Document text
━━━━━━━━━━━━━━━━━━━━━━━━━━━━━━

Strategies For Engineered Negligible Senescence - Scientific Controversy

Scientific Controversy

While some fields mentioned as branches of SENS are broadly supported by the medical research community, e.g., stem cell research (RepleniSENS), anti-Alzheimers research (AmyloSENS) and oncogenomics (OncoSENS), the SENS programme as a whole has been a highly controversial proposal, with many critics arguing that the SENS agenda is fanciful and the highly complicated biomedical phenomena involved in the aging process contain too many unknowns for SENS to be fully implementable in the foreseeable future. Cancer may well deserve special attention as an aging-associated disease (OncoSENS), but the SENS claim that nuclear DNA damage only matters for aging because of cancer has been challenged.

━━━━━━━━━━━━━━━━━━━━━━━━━━━━━━

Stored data

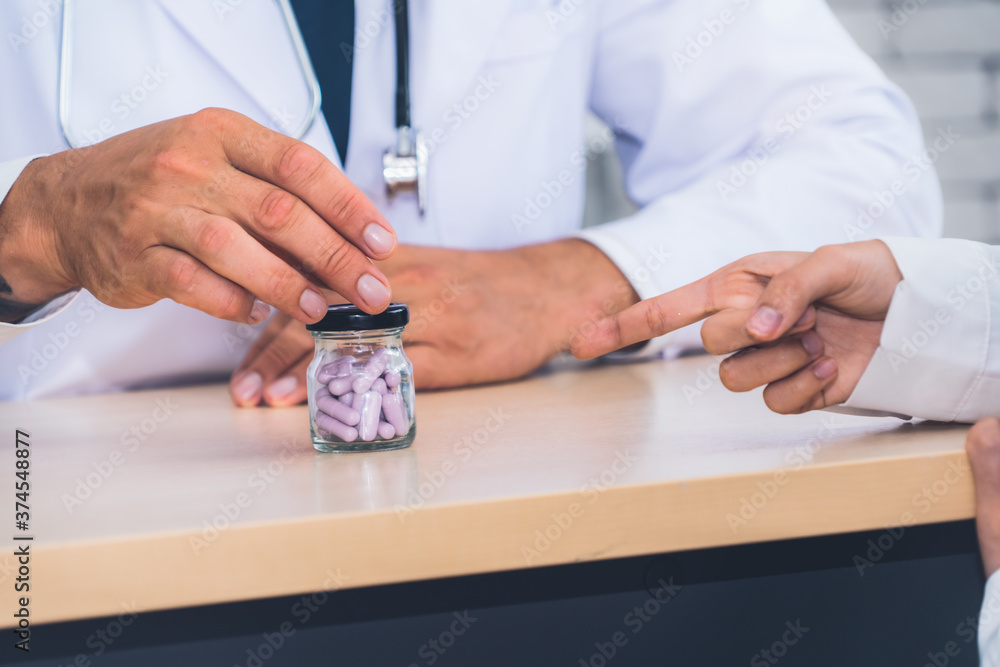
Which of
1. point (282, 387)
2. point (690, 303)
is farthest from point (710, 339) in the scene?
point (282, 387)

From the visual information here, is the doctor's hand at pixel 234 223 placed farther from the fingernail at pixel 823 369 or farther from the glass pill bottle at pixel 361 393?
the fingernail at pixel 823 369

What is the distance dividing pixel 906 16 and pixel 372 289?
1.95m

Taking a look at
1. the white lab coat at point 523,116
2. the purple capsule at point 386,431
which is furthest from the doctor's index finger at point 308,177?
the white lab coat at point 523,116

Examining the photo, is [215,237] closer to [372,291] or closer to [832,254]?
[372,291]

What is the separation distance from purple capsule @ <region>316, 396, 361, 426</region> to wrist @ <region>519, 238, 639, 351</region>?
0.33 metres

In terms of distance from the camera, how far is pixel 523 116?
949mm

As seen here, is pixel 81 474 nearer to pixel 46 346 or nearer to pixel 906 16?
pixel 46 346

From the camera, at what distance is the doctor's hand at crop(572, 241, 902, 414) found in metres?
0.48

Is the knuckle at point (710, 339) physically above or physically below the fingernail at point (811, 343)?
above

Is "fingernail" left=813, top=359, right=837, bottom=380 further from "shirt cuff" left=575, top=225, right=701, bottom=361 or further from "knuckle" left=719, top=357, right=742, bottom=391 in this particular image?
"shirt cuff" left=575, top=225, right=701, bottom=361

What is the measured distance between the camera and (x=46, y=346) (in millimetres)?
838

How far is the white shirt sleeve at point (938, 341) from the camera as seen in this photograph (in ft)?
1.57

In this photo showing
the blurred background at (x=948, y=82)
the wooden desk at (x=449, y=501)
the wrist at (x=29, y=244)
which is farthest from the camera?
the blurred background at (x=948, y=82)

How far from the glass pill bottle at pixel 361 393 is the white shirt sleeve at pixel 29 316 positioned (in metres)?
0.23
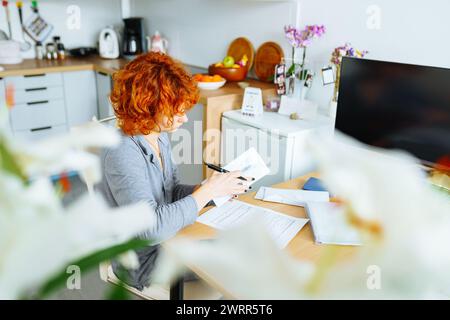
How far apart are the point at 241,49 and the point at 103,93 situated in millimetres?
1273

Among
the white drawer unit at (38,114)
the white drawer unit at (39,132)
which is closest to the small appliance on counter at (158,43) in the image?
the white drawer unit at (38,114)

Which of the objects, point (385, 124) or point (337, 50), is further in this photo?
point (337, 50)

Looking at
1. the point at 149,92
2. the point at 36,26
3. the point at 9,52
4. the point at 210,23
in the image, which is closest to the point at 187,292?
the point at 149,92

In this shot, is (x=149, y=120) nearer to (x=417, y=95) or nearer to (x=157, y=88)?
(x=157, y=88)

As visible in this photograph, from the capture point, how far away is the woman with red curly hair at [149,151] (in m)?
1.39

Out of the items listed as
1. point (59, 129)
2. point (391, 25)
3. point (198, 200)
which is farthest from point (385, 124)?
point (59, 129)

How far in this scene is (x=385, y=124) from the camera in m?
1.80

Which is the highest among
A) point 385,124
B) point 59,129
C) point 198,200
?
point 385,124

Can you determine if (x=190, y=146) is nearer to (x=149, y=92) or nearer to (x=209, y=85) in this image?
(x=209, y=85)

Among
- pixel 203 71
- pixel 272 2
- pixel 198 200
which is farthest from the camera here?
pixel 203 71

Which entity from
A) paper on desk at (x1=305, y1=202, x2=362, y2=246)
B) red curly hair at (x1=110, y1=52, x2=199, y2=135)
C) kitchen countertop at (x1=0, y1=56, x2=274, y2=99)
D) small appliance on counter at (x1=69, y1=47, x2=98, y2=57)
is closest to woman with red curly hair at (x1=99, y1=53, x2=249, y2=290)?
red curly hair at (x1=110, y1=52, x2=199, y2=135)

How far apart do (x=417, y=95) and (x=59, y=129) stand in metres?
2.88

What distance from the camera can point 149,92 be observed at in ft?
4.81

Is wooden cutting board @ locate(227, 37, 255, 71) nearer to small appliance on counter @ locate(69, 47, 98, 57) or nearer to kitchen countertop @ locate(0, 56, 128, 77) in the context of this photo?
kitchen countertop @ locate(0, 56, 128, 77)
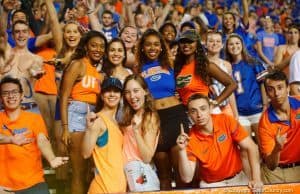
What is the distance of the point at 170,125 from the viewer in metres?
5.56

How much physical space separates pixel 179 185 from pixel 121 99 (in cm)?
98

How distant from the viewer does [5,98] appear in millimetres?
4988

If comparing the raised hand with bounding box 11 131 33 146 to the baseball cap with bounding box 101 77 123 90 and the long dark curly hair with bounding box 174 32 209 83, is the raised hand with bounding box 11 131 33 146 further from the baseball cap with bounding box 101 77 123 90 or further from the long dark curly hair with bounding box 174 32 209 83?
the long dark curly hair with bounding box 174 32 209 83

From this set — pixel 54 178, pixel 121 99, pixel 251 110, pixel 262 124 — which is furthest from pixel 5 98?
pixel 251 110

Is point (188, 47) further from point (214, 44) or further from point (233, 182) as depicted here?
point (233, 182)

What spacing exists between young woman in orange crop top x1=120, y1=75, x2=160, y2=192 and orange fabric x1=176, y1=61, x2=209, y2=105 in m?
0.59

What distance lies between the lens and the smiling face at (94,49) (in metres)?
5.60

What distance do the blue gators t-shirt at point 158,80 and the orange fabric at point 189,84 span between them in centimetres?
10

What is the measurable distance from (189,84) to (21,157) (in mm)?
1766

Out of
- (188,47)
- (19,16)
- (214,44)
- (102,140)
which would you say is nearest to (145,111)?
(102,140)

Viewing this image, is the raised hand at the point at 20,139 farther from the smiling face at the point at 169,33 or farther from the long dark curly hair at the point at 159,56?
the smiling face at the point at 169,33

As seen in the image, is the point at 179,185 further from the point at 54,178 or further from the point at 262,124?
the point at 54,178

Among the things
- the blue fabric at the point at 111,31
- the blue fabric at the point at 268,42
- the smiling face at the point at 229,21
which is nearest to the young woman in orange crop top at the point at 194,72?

━━━━━━━━━━━━━━━━━━━━━━━━━━━━━━

Required work
1. Answer these questions from the SENS passage:
(a) Which research field does the passage pair with the name RepleniSENS?
(b) What SENS branch name is given for anti-Alzheimers research?
(c) What SENS claim about nuclear DNA damage has been challenged?
2. Carry on the SENS passage from the point where it stops.
The rows were drawn from a separate source.

Your responses
1.
(a) Stem cell research
(b) AmyloSENS
(c) That nuclear DNA damage only matters for aging because of cancer

2.
In November 2005, 28 biogerontologists published a statement of criticism in EMBO reports, "Science fact and the SENS agenda: what can we reasonably expect from ageing research?," arguing "each one of the specific proposals that comprise the SENS agenda is, at our present stage of ignorance, exceptionally optimistic," and that some of the specific proposals "will take decades of hard work, if ever prove to be useful." The researchers argue that while there is "a rationale for thinking that we might eventually learn how to postpone human illnesses to an important degree," increased basic research, rather than the goal-directed approach of SENS, is presently the scientifically appropriate goal. This article was written in response to a July 2005 EMBO reports article previously published by de Grey and a response from de Grey was published in the same November issue. De Grey summarizes these events in "The biogerontology research community's evolving view of SENS," published on the Methuselah Foundation website.

In 2012, Colin Blakemore criticised SENS extensively in a debate hosted at the Oxford University Scientific Society.